Aim A » Reproduce the part of the abstract on the 2003 European heatwave starting with "Aug 1, 2004" and going on through "north and south)".

Aug 1, 2004

Factors contributing to the summer 2003 European heatwave

Black, Emily, Blackburn, Mike, Harrison, Giles, Hoskins, Brian, Methven, John
  • States the extreme temperatures and lack of precipitation in Europe from May to August 2003 were related to persistent anticyclonic conditions throughout the period
  • States that over the east Atlantic, during May the Azores anticyclone and west African ITCZ were both displaced to the north, while the extratropical storm track was concentrated further south than normal, resulting in a pattern with five zonal bands in cloud and radiative forcing anomalies both at the surface and at TOA
  • Finds that the anomalously clear skies and downward net radiative fluxes led to high SSTs in a strip extending to the west-south-west of Portugal (with flanking low SST anomalies to the north and south)

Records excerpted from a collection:
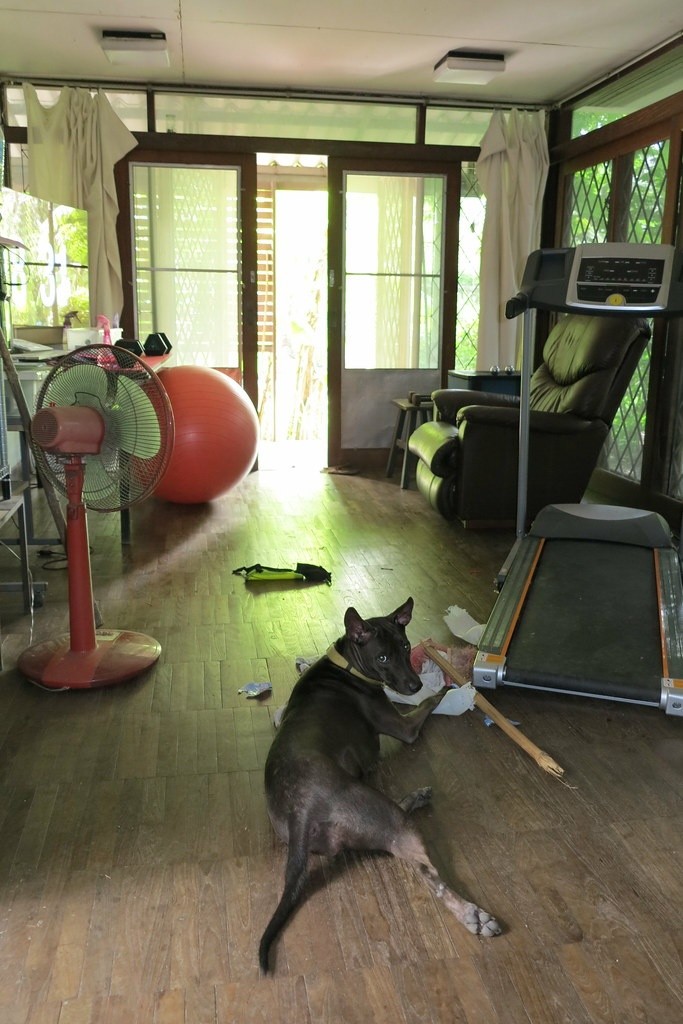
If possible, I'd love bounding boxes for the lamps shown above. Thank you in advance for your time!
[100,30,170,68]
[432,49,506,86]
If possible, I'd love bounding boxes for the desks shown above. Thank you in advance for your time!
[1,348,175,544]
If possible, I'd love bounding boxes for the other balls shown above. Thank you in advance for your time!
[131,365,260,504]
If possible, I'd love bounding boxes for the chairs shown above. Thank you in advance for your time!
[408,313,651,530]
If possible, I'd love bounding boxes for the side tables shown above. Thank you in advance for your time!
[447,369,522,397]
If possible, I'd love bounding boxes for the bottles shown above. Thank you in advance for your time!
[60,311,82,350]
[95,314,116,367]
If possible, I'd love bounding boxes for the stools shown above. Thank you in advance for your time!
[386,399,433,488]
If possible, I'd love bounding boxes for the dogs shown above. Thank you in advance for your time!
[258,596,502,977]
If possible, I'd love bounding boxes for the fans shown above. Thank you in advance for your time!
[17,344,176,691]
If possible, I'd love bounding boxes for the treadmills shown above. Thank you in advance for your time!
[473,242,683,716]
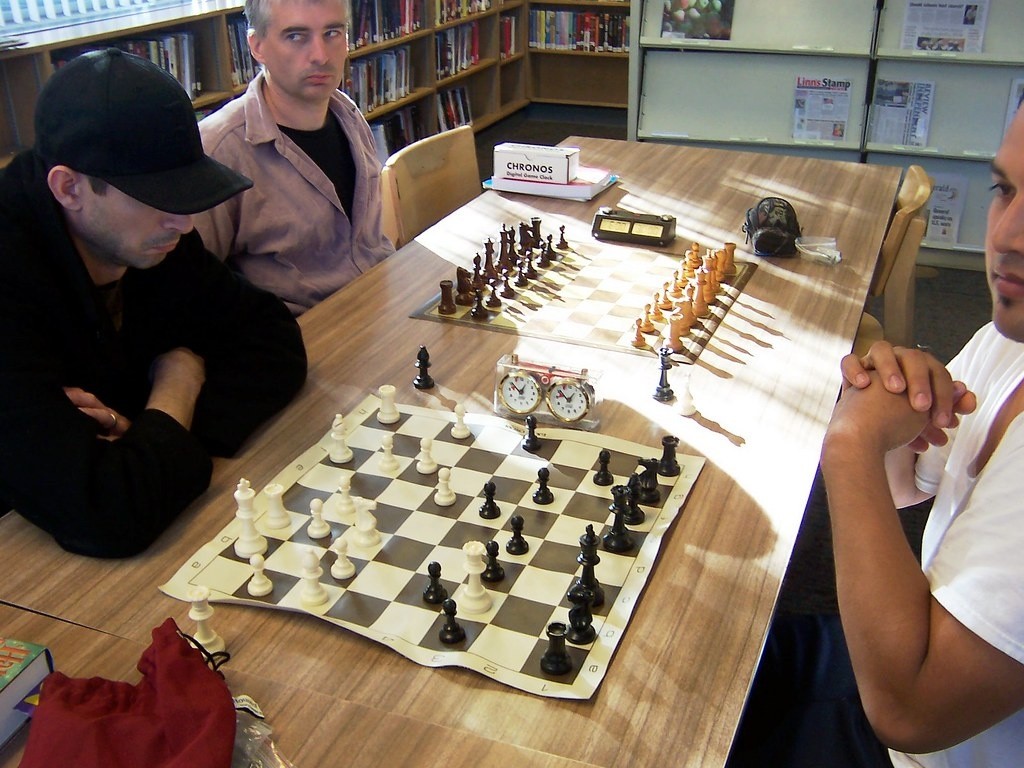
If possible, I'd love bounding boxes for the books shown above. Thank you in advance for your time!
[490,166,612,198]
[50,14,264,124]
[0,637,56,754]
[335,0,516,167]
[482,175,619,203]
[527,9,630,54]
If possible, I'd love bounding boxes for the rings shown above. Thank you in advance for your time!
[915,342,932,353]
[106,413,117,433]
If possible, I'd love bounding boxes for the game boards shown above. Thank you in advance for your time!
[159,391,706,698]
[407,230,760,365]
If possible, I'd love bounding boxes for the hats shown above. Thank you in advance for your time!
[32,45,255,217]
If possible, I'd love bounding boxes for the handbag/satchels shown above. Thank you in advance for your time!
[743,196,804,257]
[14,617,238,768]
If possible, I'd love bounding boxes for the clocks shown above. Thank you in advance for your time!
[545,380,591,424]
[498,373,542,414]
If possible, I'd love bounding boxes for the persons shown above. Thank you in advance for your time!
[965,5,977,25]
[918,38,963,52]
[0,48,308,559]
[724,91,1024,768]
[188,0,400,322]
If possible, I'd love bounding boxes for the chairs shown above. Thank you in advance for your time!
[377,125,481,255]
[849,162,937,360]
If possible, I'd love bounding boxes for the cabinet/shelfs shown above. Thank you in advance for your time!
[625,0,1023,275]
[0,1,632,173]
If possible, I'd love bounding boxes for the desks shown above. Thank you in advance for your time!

Aim B » In the listing, starting with the line with "If possible, I'd love bounding boxes for the persons" and going on through the final line, switch "chairs" to "seats" and write out only those lines again with nothing else changed.

Complete answer A »
Aug 1, 2004

Factors contributing to the summer 2003 European heatwave

Black, Emily, Blackburn, Mike, Harrison, Giles, Hoskins, Brian, Methven, John
  • States the extreme temperatures and lack of precipitation in Europe from May to August 2003 were related to persistent anticyclonic conditions throughout the period
  • States that over the east Atlantic, during May the Azores anticyclone and west African ITCZ were both displaced to the north, while the extratropical storm track was concentrated further south than normal, resulting in a pattern with five zonal bands in cloud and radiative forcing anomalies both at the surface and at TOA
  • Finds that the anomalously clear skies and downward net radiative fluxes led to high SSTs in a strip extending to the west-south-west of Portugal (with flanking low SST anomalies to the north and south)

Complete answer B »
If possible, I'd love bounding boxes for the persons shown above. Thank you in advance for your time!
[965,5,977,25]
[918,38,963,52]
[0,48,308,559]
[724,91,1024,768]
[188,0,400,322]
If possible, I'd love bounding boxes for the seats shown above. Thank you in advance for your time!
[377,125,481,255]
[849,162,937,360]
If possible, I'd love bounding boxes for the cabinet/shelfs shown above. Thank you in advance for your time!
[625,0,1023,275]
[0,1,632,173]
If possible, I'd love bounding boxes for the desks shown above. Thank you in advance for your time!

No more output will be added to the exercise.